Les réseaux de partage de discours comme réseaux mutualistes
Johanne Saint-Charles, avec Pierre Mongeau (Département de communication sociale et publique), Michelle Stewart (Département de communication sociale et publique) et Maxime Bérubé (UQTR) en collaboration avec Camille Roth (Centre national de la recherche scientifique), Marian Dörk (Fachhochschule Potsdam), Andrea Fronzetti Colladon (Universita degli Studi Di Perugia) et Guy Melançon (Université de Bordeaux I)
Comprendre l’émergence et anticiper l’évolution des communautés de partage d’informations et d’opinions, telles que les communautés aux discours radicaux, les chambres d’écho sur internet (réseaux d’échanges où les perceptions, les opinions et les croyances s’alimentent mutuellement), demeure un défi.
Ces phénomènes ont suscité un grand intérêt ces dernières années, alors qu’il est dit que les médias sociaux facilitent leur émergence. Même si plusieurs études ont tenté d’élucider les processus et les mécanismes sous-tendant cette imbrication des réseaux sociaux d’échange et des réseaux de discours partagés, beaucoup ont appelé à la nécessité de mieux modéliser la coévolution entre ces types de réseaux.

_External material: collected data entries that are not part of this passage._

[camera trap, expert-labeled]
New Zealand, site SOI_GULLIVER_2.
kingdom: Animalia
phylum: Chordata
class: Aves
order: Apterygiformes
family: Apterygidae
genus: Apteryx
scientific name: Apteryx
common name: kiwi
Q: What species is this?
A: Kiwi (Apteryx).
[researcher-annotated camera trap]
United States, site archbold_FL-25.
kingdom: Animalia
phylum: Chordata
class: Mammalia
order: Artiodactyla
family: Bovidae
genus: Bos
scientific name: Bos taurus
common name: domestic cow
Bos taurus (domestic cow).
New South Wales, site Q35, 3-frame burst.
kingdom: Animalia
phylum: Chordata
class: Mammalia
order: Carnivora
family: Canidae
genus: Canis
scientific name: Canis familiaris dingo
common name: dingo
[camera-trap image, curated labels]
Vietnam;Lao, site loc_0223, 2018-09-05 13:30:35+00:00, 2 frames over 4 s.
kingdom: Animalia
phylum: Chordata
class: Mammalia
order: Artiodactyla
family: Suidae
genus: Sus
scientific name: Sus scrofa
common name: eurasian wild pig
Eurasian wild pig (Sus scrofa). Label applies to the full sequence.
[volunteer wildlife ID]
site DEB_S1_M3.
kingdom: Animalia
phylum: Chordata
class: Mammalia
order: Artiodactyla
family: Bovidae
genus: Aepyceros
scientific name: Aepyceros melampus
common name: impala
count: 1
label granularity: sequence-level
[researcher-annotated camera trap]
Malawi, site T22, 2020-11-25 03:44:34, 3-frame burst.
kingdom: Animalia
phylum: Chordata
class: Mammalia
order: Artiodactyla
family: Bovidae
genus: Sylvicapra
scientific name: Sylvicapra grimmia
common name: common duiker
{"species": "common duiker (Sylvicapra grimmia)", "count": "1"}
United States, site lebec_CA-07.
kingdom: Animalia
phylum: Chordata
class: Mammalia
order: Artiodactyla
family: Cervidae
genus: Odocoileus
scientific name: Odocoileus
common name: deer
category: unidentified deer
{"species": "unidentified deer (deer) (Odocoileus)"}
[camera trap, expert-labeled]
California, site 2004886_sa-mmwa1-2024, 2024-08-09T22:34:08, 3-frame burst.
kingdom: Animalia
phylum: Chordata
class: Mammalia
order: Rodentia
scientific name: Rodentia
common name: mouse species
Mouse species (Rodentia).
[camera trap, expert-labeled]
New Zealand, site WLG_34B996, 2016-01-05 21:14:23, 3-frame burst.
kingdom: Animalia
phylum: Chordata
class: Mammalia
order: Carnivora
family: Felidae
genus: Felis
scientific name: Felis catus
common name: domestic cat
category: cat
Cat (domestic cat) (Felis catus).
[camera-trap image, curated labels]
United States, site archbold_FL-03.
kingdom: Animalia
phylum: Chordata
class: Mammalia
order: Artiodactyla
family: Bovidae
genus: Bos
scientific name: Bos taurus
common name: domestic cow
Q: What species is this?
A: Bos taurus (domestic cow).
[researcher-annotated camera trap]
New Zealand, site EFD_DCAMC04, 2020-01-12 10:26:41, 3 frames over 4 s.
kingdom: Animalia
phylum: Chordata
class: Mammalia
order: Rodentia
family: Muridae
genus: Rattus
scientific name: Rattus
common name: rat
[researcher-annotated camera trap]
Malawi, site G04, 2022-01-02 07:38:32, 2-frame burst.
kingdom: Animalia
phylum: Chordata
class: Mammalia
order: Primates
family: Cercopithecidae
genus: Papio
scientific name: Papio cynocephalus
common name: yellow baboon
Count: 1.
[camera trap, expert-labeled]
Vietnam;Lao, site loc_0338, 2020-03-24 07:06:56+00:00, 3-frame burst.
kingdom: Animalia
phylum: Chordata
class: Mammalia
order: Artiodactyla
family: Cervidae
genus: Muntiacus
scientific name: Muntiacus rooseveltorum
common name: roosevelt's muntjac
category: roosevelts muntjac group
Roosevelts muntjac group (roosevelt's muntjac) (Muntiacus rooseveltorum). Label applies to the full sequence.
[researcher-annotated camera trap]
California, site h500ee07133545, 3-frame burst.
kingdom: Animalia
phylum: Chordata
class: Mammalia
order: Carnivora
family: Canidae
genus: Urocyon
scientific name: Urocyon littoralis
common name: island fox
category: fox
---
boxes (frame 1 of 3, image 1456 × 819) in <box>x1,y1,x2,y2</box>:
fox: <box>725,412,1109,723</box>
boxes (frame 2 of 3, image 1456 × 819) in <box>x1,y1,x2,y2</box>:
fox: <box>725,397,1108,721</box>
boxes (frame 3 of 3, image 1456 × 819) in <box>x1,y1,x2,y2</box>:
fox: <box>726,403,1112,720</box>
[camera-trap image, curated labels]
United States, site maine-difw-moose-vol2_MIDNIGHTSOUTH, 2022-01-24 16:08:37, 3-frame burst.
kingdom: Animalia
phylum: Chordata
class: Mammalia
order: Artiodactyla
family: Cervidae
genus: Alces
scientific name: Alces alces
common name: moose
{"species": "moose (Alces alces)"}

Ainsi, en réponse au manque de modèles théoriques, ce projet a pour objectif de vérifier si le modèle des réseaux mutualistes, développé en écologie animale, peut être mobilisé pour mieux comprendre cette coévolution telle qu’elle se manifeste dans différents contextes.
Le mutualisme écologique désigne un type d’interactions réciproquement bénéfiques pour les espèces impliquées. Par exemple, les abeilles tirent de la nourriture des fleurs et les fleurs se reproduisent grâce à la pollinisation par les abeilles. Leur survie mutuelle et leur diffusion sont ainsi favorisées par leurs interactions. Appliqué aux groupes humains et aux idées, le mutualisme vise à rendre compte de la survie et de la diffusion d’ensembles d’idées ainsi que du maintien et du développement de groupes humains.
Selon ce modèle, des idées favorisant le maintien et le développement de groupes humains seront adoptées par les membres de ces groupes et, parallèlement, l’adoption de certaines idées par des groupes d’humains favorisera la survie et la diffusion de ces idées.
L’analogie structurelle entre les réseaux sociosémantiques formés par les discours et les liens sociaux suggère que ce modèle permet d’appréhender et d’interroger différemment plusieurs problématiques sociales. Par exemple, comment les groupes d’échanges d’informations sont-ils affectés par l’introduction de contenus incompatibles ou contradictoires (comparables à l’arrivée d’un prédateur)? Quels impacts ont les changements dans l’effectif des réseaux sur le partage des idées (comparable aux modifications des proportions des espèces)?
Ce projet permettra de vérifier si le modèle des réseaux mutualistes peut s’appliquer à des corpus liés à différents contextes sociaux et d’explorer l’émergence et l’évolution de ce type de réseaux dans une perspective qui tient compte de l’impact d’événements externes sur leur constitution.
Il offrira un cadre conceptuel et méthodologique permettant de mieux comprendre et anticiper l’articulation entre le développement des réseaux sociaux et la diffusion des idées, des opinions, des normes, etc., exprimées à travers le discours. Il offrira des procédures d’analyse pour :
- Déterminer si les réseaux étudiés peuvent être considérés comme des réseaux mutualistes
- Comparer les caractéristiques des réseaux
- Examiner les transformations de ces réseaux
Les résultats de cette recherche serviront aux personnes œuvrant en intervention aux prises avec les défis de société reflétés dans les discours et les débats dans et entre les différents groupements sociaux et socionumériques (approches scientifiques de phénomènes, groupes politiques, réseaux informels dans les organisations, etc.).
Des pistes innovantes pour l’élaboration de stratégies de diffusion ou de bris de la diffusion seront proposées pour les domaines relevant de l’innovation sociale, du marketing, de la promotion des politiques publiques, de la lutte contre la radicalisation, de la santé publique, etc.) et de l’intervention sociale (auprès des groupes, des communautés et des organisations).